• **Kutipan Dokumen**
—————

Bantul, Gatra.com –Ikatan Dokter Indonesia (IDI) menyatakan upaya mendorong keberadaan para dokter dan tenaga kesehatan di daerah harus didukung database kebutuhan. Di sisi hulu, IDI menuntut negara menentukan standar pembiayaan dan kompetensi pendidikan kedokteran.
Ketua Umum Pengurus IDI, Moh. Adib Khumaidi, Jumat (17/5) di Bantul, Daerah Istimewa Yogyakarta, menyatakan, saat ini persoalan kebutuhan dokter tidak hanya di sisi produksi, melainkan juga di sistem distribusi.
“Dokter hanya mau mengisi di daerah-daerah kota, yang sebenarnya sudah banyak dokter. Untuk mendorong pemerataan ke seluruh wilayah Indonesia, kami membutuhkan database kebutuhan dokter dan tenaga kesehatan dari pemerintah,” kata Adib.
Untuk penyediaan database kebutuhan dokter dan tenaga kesehatan, IDI meminta negara untuk berkolaborasi dengan pemangku kepentingan di bidang kesehatan seperti rumah sakit, lembaga pendidikan, dan organisasi profesi.
“Kolaborasi inilah yang nantinya akan menghasilkan dokter-dokter yang dibutuhkan dan bagaimana sistem pendistribusian pemerataannya,” jelas Adib.
Adib menyatakan, pihaknya juga melihat bahwa persoalan pemerataan dokter juga terkait dengan aspek hulu yaitu sistem produksinya. Menurutnya, konsep pendidikan kedokteran belum menyatukan standarisasi pendekatan berbasis universitas dan pendekatan berbasis rumah sakit.
Modifikasi atau memadukan standarisasi pendekatan berbasis universitas dan rumah sakit dinilai menjadi aspek penting dalam melahirkan profesi dokter yang memenuhi standar pendidikan dan kompetensi.
“Dua hal itu menjadi komponen utama. Jangan sampai nanti kemudian ada yang satu standarnya berbeda dengan yang lain,” lanjut Adib.

—————

• **Tugas Anda**
A. Jawablah pertanyaan berikut berdasarkan berita tentang pemerataan dokter.
(i) Siapa Ketua Umum Pengurus IDI?
(ii) Dengan pemangku kepentingan apa saja IDI meminta negara berkolaborasi untuk menyediakan database kebutuhan dokter dan tenaga kesehatan?
(iii) Dua pendekatan apa yang standarisasinya belum disatukan dalam konsep pendidikan kedokteran?
B. Ulangi tanpa perubahan bagian berita tentang pemerataan dokter mulai dari "Modifikasi atau memadukan" sampai dengan "pendidikan dan kompetensi.", termasuk kedua bagian tersebut.
C. Lanjutkan berita tentang pemerataan dokter, dimulai setelah kalimat terakhirnya.

—————

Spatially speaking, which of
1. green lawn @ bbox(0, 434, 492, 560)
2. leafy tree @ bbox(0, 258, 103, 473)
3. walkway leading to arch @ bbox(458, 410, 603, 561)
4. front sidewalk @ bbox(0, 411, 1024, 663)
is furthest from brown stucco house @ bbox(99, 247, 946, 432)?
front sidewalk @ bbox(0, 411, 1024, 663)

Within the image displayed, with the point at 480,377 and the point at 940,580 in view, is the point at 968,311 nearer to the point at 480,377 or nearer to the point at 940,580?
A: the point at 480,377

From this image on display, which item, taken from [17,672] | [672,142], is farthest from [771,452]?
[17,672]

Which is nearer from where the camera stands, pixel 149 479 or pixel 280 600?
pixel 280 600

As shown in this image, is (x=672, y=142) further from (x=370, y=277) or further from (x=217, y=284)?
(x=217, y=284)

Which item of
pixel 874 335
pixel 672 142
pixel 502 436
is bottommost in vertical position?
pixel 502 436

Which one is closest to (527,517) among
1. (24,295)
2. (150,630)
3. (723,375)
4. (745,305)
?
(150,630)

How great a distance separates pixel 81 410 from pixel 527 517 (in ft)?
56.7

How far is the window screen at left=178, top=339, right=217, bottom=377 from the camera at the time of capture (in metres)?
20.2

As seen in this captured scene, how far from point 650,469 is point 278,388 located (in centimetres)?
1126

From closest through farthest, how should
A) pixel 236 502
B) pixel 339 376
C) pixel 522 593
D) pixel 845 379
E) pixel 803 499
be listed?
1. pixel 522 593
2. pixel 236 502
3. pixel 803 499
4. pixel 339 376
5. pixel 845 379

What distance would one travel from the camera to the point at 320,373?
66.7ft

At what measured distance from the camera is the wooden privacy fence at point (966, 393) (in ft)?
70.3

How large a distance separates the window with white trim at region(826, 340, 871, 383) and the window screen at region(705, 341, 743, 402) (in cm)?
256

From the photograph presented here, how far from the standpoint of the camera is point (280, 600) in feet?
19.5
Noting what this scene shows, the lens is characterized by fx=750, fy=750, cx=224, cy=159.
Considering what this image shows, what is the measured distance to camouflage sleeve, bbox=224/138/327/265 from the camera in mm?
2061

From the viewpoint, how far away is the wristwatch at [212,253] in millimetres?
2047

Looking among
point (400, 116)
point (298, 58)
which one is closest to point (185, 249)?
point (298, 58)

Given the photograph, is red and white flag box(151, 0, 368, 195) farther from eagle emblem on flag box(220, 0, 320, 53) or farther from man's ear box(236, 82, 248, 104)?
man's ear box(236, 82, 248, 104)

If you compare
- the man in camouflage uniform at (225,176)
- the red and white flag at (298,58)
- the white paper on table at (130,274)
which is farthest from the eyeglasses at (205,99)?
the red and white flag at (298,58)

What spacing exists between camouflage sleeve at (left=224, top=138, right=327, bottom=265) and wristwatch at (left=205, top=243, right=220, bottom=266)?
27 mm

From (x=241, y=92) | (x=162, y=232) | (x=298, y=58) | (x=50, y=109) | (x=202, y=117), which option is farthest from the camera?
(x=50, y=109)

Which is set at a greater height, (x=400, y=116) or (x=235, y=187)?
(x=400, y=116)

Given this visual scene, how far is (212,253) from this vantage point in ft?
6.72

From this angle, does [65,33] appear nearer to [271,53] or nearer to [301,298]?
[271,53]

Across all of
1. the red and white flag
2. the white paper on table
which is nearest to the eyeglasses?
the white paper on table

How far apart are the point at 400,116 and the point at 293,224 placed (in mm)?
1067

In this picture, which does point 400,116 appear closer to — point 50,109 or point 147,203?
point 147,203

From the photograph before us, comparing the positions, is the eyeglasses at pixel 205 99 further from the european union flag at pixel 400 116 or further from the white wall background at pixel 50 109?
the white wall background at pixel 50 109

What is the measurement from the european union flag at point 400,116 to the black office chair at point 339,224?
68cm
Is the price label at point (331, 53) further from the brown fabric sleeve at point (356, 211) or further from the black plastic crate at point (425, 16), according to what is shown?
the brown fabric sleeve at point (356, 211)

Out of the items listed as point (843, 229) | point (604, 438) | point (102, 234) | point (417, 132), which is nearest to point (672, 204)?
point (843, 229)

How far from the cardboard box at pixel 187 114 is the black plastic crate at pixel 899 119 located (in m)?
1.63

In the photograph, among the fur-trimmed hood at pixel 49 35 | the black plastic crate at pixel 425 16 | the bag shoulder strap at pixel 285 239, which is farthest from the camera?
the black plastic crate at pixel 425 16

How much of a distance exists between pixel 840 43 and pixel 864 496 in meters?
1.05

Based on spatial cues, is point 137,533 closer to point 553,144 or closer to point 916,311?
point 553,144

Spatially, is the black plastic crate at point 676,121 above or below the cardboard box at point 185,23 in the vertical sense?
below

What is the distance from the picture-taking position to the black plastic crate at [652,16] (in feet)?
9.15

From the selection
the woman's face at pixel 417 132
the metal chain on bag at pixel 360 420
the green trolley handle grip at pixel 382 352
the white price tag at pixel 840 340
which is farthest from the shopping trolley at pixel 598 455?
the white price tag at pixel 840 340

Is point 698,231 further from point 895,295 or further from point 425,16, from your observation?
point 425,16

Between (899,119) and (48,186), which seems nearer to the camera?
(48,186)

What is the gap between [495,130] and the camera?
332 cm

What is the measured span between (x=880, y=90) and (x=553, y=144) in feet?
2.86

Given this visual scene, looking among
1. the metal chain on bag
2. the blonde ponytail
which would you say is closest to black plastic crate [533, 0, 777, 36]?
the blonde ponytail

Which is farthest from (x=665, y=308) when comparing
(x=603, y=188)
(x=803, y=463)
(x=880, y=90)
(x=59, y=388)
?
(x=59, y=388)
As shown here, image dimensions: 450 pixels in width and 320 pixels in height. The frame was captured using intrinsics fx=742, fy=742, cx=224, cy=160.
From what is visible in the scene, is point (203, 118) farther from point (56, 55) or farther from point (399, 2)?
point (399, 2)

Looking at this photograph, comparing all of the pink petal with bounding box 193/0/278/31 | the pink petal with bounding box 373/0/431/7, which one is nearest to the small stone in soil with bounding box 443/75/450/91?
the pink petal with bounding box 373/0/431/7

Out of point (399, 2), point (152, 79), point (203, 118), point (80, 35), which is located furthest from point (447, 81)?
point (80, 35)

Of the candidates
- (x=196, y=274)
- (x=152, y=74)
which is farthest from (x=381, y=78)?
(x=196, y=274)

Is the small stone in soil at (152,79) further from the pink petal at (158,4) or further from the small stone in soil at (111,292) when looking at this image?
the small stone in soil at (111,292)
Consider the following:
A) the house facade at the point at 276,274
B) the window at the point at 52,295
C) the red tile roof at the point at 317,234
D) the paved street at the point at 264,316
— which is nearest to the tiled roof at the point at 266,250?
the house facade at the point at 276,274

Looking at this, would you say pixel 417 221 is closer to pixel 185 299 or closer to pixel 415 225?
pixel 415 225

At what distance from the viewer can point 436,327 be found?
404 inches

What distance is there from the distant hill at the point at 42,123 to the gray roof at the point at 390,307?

—————

• **Jawaban Latihan**
A.
(i) Moh. Adib Khumaidi.
(ii) Rumah sakit, lembaga pendidikan, dan organisasi profesi.
(iii) Pendekatan berbasis universitas dan pendekatan berbasis rumah sakit.

B.
Modifikasi atau memadukan standarisasi pendekatan berbasis universitas dan rumah sakit dinilai menjadi aspek penting dalam melahirkan profesi dokter yang memenuhi standar pendidikan dan kompetensi.

C.
Melalui pendidikan yang memiliki standarisasi kebutuhan universitas dan rumah sakit ini, para dokter juga akan mengedepankan kepentingan dan kualitas kesehatan yang sama pula.
Adib juga menjelaskan ihwal peran pemerintah di Program Pendidikan Dokter Spesialis (PPDS) berbasis rumah sakit. Ia menyatakan pemerintah seharusnya memberikan insentif kepada pengajar sesuai UU Nomor 20 Tahun 2013 tentang Kesehatan karena pengajar telah bekerja dan memberi pelayanan.
Adib hadir di Yogyakarta untuk menghadiri seminar saintifikasi jamu dengan tema ‘From Bench to Bedside: Translating Herbal Research into Clinical Practice’ bersama Dewan Jamu Indonesia.
Ketua Ketua IDI DIY, Joko Murdiyanto, menyatakan budaya mengonsumsi jamu telah ditetapkan sebagai Warisan Budaya Tak Benda oleh UNESCO akhir tahun lalu.
Untuk itu, IDI berkepentingan mendorong perkembangan jamu ke arah saintifikasi ke upaya promotif, preventif, kuratif, rehabilitatif, dan paliatif pelayanan kesehatan tradisional.
"Kekayaan flora dan fauna Indonesia menjadi fondasi kuat kehadiran jamu alami. Ini menjadi tanggung jawab kita untuk pemanfaatannya untuk menciptakan bahan herbal terstandar kesehatan serta membuka peluang ekonomi,” pungkas Joko.